## Activity
Nothing but text lines should be duplicated: start with the first line of the listing below and stop after the line holding "Giovane donna che", omitting pictures.

## Records supplied
*** Block opens ***

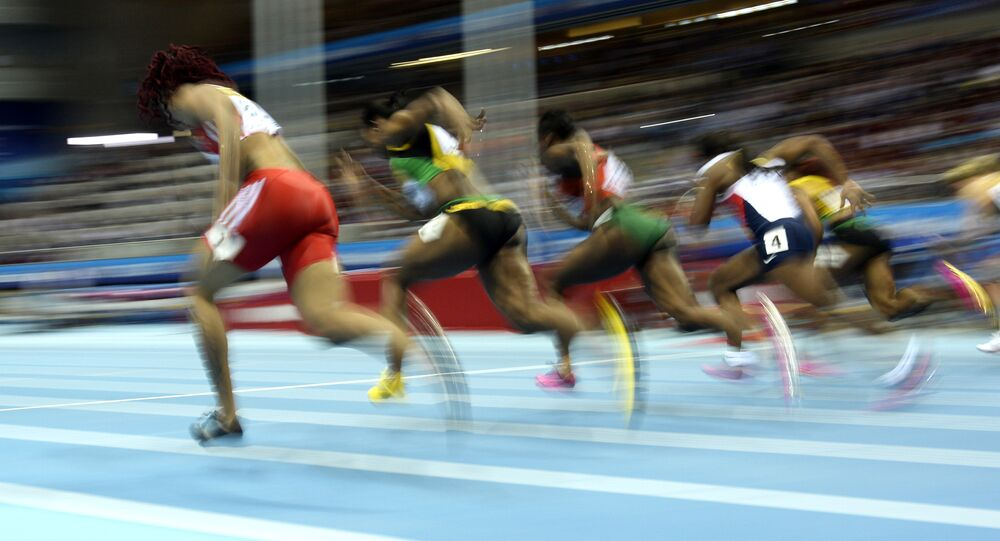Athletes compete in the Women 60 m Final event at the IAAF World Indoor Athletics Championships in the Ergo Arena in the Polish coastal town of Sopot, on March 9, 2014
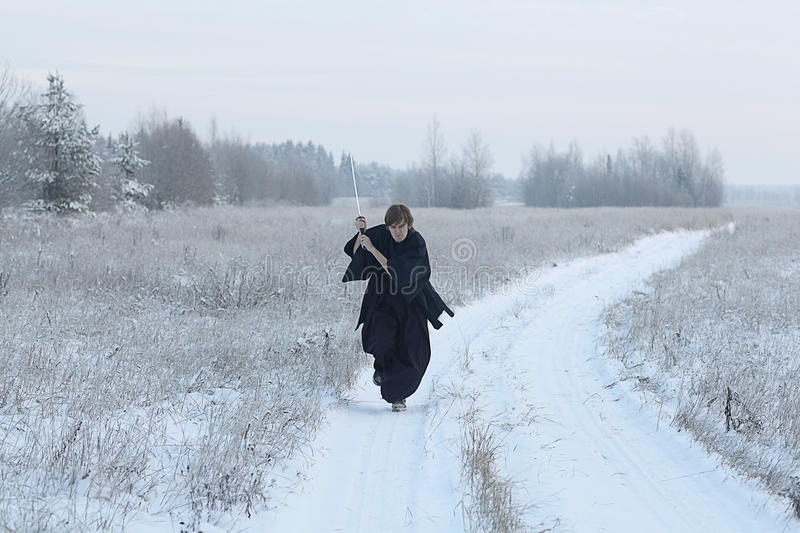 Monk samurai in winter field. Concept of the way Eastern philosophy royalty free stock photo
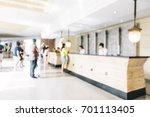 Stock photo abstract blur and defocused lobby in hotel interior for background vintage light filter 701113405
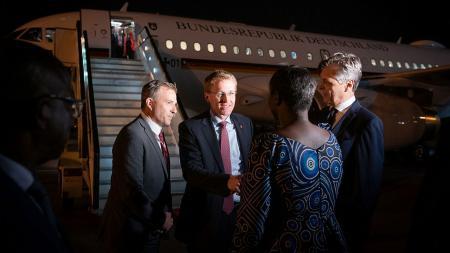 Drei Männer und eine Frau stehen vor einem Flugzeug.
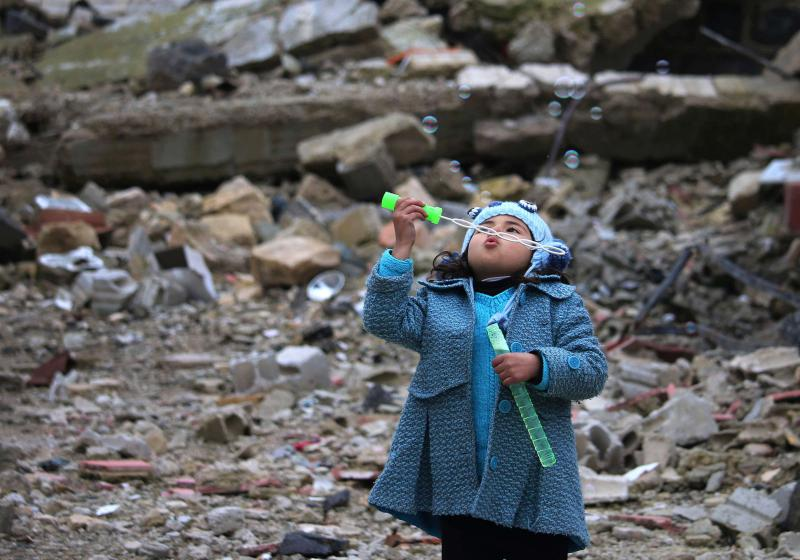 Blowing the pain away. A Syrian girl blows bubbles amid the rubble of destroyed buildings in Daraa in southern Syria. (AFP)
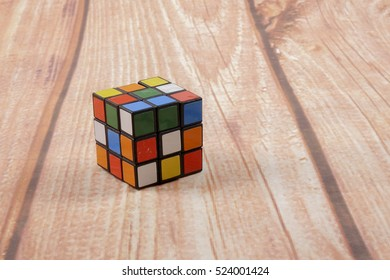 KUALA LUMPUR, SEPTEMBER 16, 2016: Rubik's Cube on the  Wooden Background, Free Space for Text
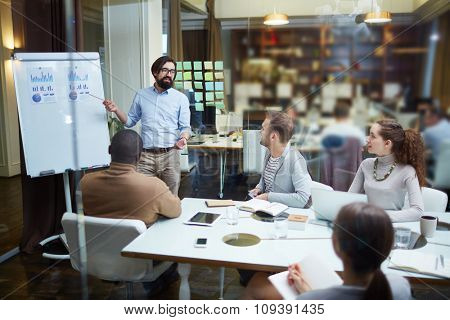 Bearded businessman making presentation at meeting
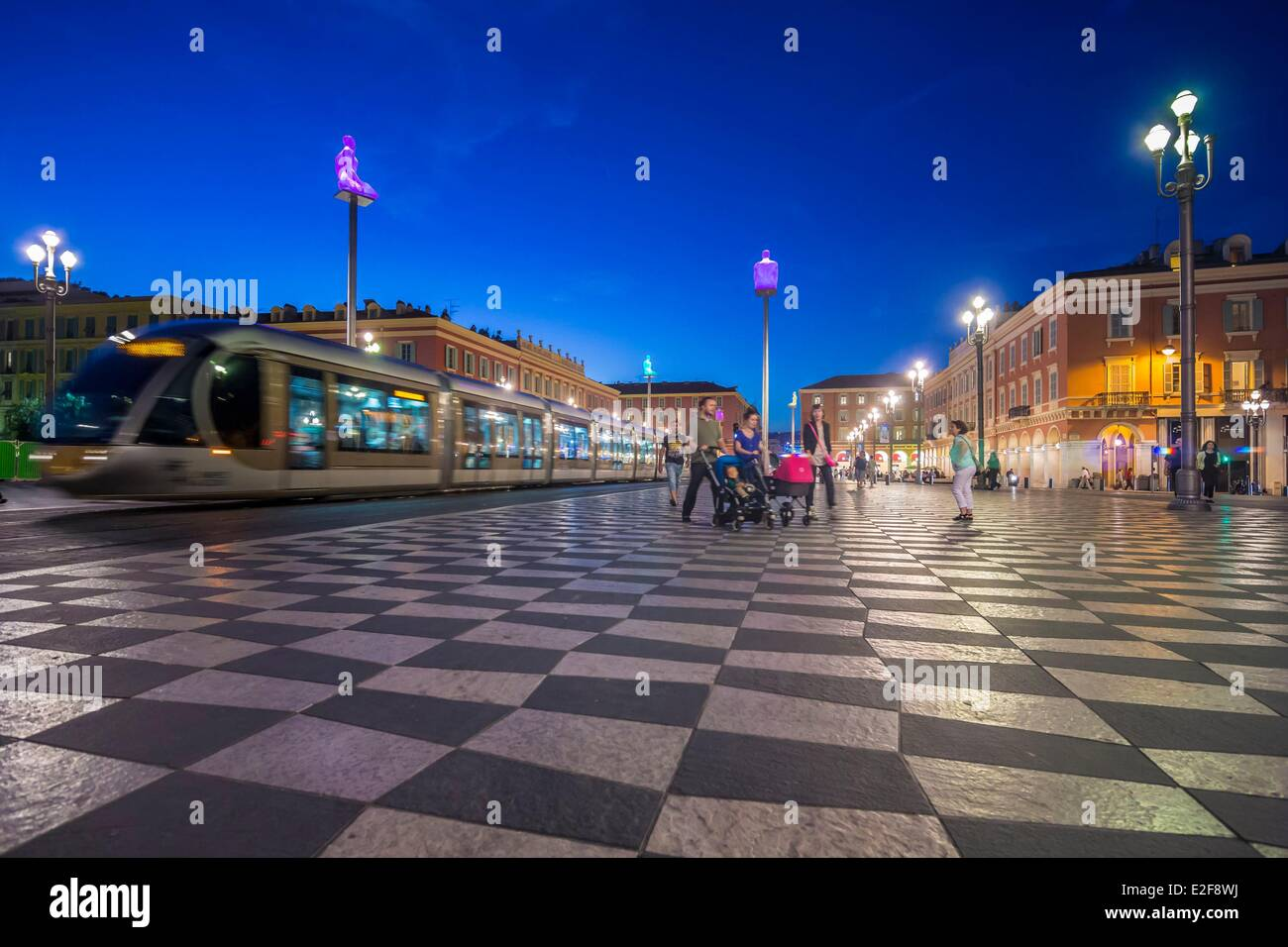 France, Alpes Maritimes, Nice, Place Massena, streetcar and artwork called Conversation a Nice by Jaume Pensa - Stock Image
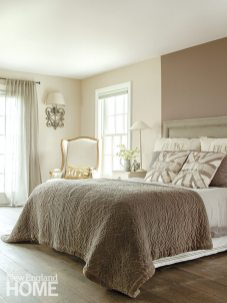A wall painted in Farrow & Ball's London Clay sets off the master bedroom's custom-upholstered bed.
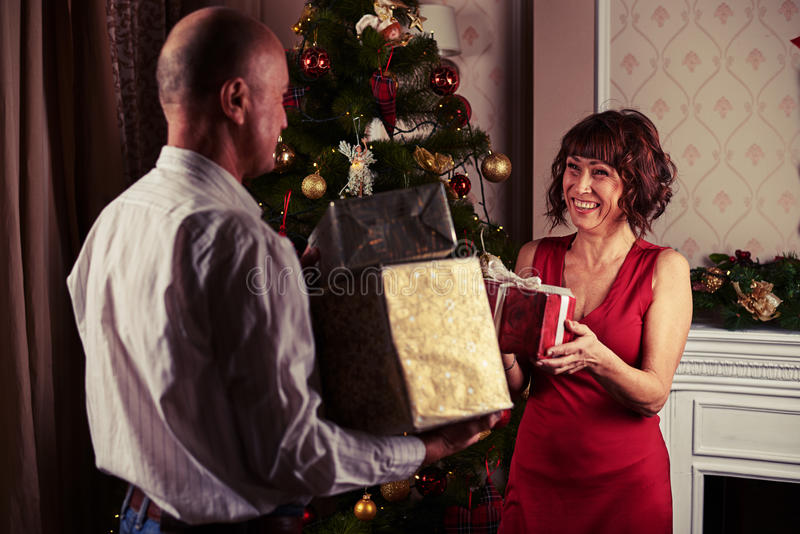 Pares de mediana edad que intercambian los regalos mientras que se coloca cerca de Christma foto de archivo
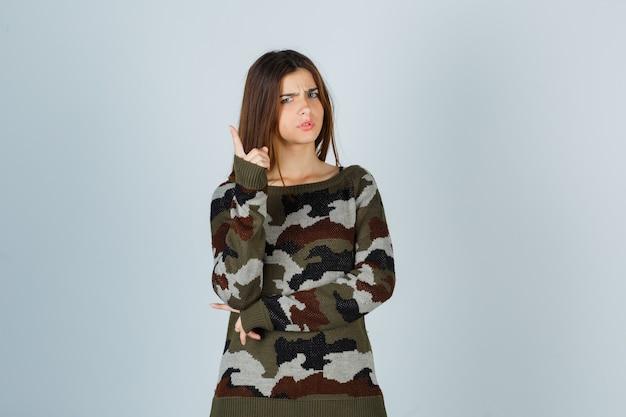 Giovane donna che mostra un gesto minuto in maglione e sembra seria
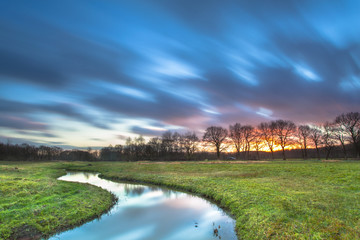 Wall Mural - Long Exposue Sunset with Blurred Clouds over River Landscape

*** Block closes ***

## Your solution
Athletes compete in the Women 60 m Final event at the IAAF World Indoor Athletics Championships in the Ergo Arena in the Polish coastal town of Sopot, on March 9, 2014
 Monk samurai in winter field. Concept of the way Eastern philosophy royalty free stock photo
 Stock photo abstract blur and defocused lobby in hotel interior for background vintage light filter 701113405
 Drei Männer und eine Frau stehen vor einem Flugzeug.
 Blowing the pain away. A Syrian girl blows bubbles amid the rubble of destroyed buildings in Daraa in southern Syria. (AFP)
 KUALA LUMPUR, SEPTEMBER 16, 2016: Rubik's Cube on the  Wooden Background, Free Space for Text
 Bearded businessman making presentation at meeting
 France, Alpes Maritimes, Nice, Place Massena, streetcar and artwork called Conversation a Nice by Jaume Pensa - Stock Image
A wall painted in Farrow & Ball's London Clay sets off the master bedroom's custom-upholstered bed.
 Pares de mediana edad que intercambian los regalos mientras que se coloca cerca de Christma foto de archivo
 Giovane donna che mostra un gesto minuto in maglione e sembra seria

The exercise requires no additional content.